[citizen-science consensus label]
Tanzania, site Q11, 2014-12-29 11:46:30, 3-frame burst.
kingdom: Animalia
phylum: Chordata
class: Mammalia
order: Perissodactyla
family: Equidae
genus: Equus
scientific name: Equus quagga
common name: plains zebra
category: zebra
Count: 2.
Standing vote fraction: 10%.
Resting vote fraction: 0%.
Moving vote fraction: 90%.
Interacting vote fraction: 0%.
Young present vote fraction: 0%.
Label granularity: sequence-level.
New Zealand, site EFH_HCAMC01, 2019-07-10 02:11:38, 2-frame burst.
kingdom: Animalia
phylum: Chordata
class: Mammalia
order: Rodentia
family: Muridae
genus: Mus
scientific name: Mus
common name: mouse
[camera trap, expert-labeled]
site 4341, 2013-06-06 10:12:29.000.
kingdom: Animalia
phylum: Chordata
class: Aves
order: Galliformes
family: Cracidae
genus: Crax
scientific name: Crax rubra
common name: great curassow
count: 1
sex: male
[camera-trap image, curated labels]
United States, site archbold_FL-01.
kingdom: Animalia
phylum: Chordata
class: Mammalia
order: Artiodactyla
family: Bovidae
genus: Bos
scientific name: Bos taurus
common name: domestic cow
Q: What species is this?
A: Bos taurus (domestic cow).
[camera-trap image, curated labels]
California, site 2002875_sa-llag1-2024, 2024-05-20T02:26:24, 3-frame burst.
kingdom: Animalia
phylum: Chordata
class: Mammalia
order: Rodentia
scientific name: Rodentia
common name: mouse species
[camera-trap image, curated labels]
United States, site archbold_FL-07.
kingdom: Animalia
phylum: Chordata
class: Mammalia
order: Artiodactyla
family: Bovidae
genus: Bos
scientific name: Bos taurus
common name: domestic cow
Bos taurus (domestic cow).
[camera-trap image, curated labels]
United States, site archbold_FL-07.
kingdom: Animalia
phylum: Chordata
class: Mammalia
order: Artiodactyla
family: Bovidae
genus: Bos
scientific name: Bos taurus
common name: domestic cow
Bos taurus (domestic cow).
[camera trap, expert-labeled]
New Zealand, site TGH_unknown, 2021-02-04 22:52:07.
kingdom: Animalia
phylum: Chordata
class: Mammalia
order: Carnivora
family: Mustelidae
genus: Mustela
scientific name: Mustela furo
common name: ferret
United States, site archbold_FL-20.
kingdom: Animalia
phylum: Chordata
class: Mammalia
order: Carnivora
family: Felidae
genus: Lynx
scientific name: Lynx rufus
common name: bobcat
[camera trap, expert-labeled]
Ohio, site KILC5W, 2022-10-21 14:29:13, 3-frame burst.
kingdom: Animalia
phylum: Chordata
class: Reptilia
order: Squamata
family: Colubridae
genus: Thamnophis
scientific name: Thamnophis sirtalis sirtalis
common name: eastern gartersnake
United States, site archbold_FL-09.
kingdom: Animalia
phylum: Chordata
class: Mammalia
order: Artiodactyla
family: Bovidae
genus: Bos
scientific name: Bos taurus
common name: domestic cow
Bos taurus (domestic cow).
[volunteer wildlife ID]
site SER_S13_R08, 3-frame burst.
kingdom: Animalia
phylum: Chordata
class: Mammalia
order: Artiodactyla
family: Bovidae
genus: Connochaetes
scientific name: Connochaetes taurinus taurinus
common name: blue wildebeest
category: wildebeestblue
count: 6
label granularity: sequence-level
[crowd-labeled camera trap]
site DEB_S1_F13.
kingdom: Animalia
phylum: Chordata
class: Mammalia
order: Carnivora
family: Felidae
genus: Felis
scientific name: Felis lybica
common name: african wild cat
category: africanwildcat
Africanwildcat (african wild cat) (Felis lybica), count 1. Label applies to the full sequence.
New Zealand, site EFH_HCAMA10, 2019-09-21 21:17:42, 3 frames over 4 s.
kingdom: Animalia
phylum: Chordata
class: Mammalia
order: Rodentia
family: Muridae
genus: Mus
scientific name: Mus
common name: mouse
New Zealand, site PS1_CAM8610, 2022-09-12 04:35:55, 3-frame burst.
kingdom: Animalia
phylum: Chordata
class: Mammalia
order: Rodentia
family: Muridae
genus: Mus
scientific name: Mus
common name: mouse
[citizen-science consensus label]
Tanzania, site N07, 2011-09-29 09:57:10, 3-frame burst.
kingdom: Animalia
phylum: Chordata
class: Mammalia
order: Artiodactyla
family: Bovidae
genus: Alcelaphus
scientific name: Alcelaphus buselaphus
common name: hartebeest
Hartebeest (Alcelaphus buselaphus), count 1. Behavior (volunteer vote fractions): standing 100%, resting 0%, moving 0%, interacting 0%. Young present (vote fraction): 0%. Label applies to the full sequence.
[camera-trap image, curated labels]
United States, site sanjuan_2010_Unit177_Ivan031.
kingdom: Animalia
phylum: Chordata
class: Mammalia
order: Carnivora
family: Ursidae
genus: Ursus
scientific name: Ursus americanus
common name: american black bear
= = = = =
**Task requirements**
Repeat every line of the data verbatim.

**Result**
[citizen-science consensus label]
Tanzania, site Q11, 2014-12-29 11:46:30, 3-frame burst.
kingdom: Animalia
phylum: Chordata
class: Mammalia
order: Perissodactyla
family: Equidae
genus: Equus
scientific name: Equus quagga
common name: plains zebra
category: zebra
Count: 2.
Standing vote fraction: 10%.
Resting vote fraction: 0%.
Moving vote fraction: 90%.
Interacting vote fraction: 0%.
Young present vote fraction: 0%.
Label granularity: sequence-level.
New Zealand, site EFH_HCAMC01, 2019-07-10 02:11:38, 2-frame burst.
kingdom: Animalia
phylum: Chordata
class: Mammalia
order: Rodentia
family: Muridae
genus: Mus
scientific name: Mus
common name: mouse
[camera trap, expert-labeled]
site 4341, 2013-06-06 10:12:29.000.
kingdom: Animalia
phylum: Chordata
class: Aves
order: Galliformes
family: Cracidae
genus: Crax
scientific name: Crax rubra
common name: great curassow
count: 1
sex: male
[camera-trap image, curated labels]
United States, site archbold_FL-01.
kingdom: Animalia
phylum: Chordata
class: Mammalia
order: Artiodactyla
family: Bovidae
genus: Bos
scientific name: Bos taurus
common name: domestic cow
Q: What species is this?
A: Bos taurus (domestic cow).
[camera-trap image, curated labels]
California, site 2002875_sa-llag1-2024, 2024-05-20T02:26:24, 3-frame burst.
kingdom: Animalia
phylum: Chordata
class: Mammalia
order: Rodentia
scientific name: Rodentia
common name: mouse species
[camera-trap image, curated labels]
United States, site archbold_FL-07.
kingdom: Animalia
phylum: Chordata
class: Mammalia
order: Artiodactyla
family: Bovidae
genus: Bos
scientific name: Bos taurus
common name: domestic cow
Bos taurus (domestic cow).
[camera-trap image, curated labels]
United States, site archbold_FL-07.
kingdom: Animalia
phylum: Chordata
class: Mammalia
order: Artiodactyla
family: Bovidae
genus: Bos
scientific name: Bos taurus
common name: domestic cow
Bos taurus (domestic cow).
[camera trap, expert-labeled]
New Zealand, site TGH_unknown, 2021-02-04 22:52:07.
kingdom: Animalia
phylum: Chordata
class: Mammalia
order: Carnivora
family: Mustelidae
genus: Mustela
scientific name: Mustela furo
common name: ferret
United States, site archbold_FL-20.
kingdom: Animalia
phylum: Chordata
class: Mammalia
order: Carnivora
family: Felidae
genus: Lynx
scientific name: Lynx rufus
common name: bobcat
[camera trap, expert-labeled]
Ohio, site KILC5W, 2022-10-21 14:29:13, 3-frame burst.
kingdom: Animalia
phylum: Chordata
class: Reptilia
order: Squamata
family: Colubridae
genus: Thamnophis
scientific name: Thamnophis sirtalis sirtalis
common name: eastern gartersnake
United States, site archbold_FL-09.
kingdom: Animalia
phylum: Chordata
class: Mammalia
order: Artiodactyla
family: Bovidae
genus: Bos
scientific name: Bos taurus
common name: domestic cow
Bos taurus (domestic cow).
[volunteer wildlife ID]
site SER_S13_R08, 3-frame burst.
kingdom: Animalia
phylum: Chordata
class: Mammalia
order: Artiodactyla
family: Bovidae
genus: Connochaetes
scientific name: Connochaetes taurinus taurinus
common name: blue wildebeest
category: wildebeestblue
count: 6
label granularity: sequence-level
[crowd-labeled camera trap]
site DEB_S1_F13.
kingdom: Animalia
phylum: Chordata
class: Mammalia
order: Carnivora
family: Felidae
genus: Felis
scientific name: Felis lybica
common name: african wild cat
category: africanwildcat
Africanwildcat (african wild cat) (Felis lybica), count 1. Label applies to the full sequence.
New Zealand, site EFH_HCAMA10, 2019-09-21 21:17:42, 3 frames over 4 s.
kingdom: Animalia
phylum: Chordata
class: Mammalia
order: Rodentia
family: Muridae
genus: Mus
scientific name: Mus
common name: mouse
New Zealand, site PS1_CAM8610, 2022-09-12 04:35:55, 3-frame burst.
kingdom: Animalia
phylum: Chordata
class: Mammalia
order: Rodentia
family: Muridae
genus: Mus
scientific name: Mus
common name: mouse
[citizen-science consensus label]
Tanzania, site N07, 2011-09-29 09:57:10, 3-frame burst.
kingdom: Animalia
phylum: Chordata
class: Mammalia
order: Artiodactyla
family: Bovidae
genus: Alcelaphus
scientific name: Alcelaphus buselaphus
common name: hartebeest
Hartebeest (Alcelaphus buselaphus), count 1. Behavior (volunteer vote fractions): standing 100%, resting 0%, moving 0%, interacting 0%. Young present (vote fraction): 0%. Label applies to the full sequence.
[camera-trap image, curated labels]
United States, site sanjuan_2010_Unit177_Ivan031.
kingdom: Animalia
phylum: Chordata
class: Mammalia
order: Carnivora
family: Ursidae
genus: Ursus
scientific name: Ursus americanus
common name: american black bear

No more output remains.